In light my desire to get out of the house without spending more time in public places, I’ve taken up a new old hobby over the last few months: wild camping. While camping isn’t technically legal in England like it is in places with more sane laws (Scotland gets this right), I don’t see the harm as long as you respect the countryside and leave no trace.

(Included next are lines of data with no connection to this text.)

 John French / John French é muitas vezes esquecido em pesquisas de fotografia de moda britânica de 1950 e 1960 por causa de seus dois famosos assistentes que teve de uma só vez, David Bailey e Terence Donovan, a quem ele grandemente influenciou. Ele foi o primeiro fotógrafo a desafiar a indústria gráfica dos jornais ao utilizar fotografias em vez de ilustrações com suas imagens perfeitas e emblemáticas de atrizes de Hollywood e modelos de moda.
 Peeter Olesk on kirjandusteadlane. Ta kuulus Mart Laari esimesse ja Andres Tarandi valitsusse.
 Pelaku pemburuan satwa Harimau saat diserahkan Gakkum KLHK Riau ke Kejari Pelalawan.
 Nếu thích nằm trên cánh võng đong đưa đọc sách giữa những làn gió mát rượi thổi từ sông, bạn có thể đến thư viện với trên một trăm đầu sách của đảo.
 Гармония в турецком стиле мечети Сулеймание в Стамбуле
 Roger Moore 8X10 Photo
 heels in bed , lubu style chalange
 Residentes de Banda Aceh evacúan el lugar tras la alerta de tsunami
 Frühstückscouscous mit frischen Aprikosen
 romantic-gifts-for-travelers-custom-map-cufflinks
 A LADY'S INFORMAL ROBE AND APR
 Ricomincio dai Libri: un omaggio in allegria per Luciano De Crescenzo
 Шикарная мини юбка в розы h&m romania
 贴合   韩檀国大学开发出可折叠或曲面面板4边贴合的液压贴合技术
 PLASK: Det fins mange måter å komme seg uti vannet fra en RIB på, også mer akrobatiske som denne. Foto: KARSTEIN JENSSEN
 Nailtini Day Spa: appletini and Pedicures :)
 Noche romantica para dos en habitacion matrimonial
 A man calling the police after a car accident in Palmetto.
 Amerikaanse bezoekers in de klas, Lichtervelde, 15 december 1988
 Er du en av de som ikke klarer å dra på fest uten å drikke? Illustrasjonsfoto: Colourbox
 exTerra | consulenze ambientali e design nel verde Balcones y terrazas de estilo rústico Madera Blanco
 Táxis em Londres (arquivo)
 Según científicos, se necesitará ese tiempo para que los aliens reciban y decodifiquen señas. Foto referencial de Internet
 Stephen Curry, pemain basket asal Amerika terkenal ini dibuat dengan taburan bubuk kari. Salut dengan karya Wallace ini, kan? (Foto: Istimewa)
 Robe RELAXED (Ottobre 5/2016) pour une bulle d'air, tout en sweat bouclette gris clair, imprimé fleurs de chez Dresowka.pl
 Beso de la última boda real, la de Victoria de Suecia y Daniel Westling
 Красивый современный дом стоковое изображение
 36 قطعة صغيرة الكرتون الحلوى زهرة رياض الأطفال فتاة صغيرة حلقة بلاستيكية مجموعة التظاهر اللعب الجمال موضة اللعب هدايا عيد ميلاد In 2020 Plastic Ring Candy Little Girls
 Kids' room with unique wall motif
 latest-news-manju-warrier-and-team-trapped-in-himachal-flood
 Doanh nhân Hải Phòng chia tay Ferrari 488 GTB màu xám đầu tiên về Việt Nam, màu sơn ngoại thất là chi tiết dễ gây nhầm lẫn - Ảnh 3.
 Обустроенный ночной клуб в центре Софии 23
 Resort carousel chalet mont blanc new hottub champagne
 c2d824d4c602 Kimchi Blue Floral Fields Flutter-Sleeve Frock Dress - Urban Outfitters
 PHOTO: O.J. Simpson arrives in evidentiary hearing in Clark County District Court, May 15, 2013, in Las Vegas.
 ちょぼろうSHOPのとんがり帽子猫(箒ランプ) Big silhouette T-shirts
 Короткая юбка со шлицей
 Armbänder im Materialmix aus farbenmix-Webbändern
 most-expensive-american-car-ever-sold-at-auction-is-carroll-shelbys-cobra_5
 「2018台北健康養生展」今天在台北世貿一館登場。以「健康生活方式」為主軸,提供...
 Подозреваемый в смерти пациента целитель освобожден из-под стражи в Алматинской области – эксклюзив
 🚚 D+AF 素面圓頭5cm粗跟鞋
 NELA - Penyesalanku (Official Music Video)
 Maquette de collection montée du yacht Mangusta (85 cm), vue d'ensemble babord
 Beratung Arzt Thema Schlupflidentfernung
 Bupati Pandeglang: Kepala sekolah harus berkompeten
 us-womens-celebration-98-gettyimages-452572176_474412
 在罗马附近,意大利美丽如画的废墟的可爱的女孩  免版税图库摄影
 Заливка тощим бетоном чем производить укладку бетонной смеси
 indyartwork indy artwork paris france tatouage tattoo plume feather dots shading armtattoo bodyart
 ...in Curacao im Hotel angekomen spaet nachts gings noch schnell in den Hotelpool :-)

Carrying your pack, starting a fire, hanging a tarp to keep the rain off your head — out in the woods, everything only comes about only as a result of your own effort. I find that level of self-sufficiency inherently satisfying, and sadly missing from everyday life. Hungry? stop by a drive-thru for your instant carb hit. Thirsty? pick up a steaming coffee from your pick of a dozen local chains. Bored? grab your phone and start scrolling for that dopamine hit. When everything is an easy shortcut, it’s easy to slide into a mental space that leaves you feeling depressed.
There’s something peaceful, even contemplative about being in nature; being away from the screens and notifications gives you time to slow down and think. A lot of people struggle with being alone, though I’ve never been able to understand why. Much like Bukowski, the years have taught me that being in my own company is the best way to recharge my batteries.
“Just being away from people is one of the most marvelous fulfillments that a man like me can have.”
Walking and spending time in nature has been a favourite past-time of many writers through the years. From Dickens to Wordsworth, almost all of them advocate wandering “lonely as a cloud.” The English literary critic William Hazlitt (1778-1830) argued its merits in his essay, “I like to Go by Myself.”
“I can enjoy society in a room, but out of doors, nature is company enough for me. I am then never less alone than when alone.”
That’s enough of a rant for today. If you’re feeling the stresses of the rat-race, try taking a walk among some trees. It’s a simple thing, but you’d be surprised what a difference it can make.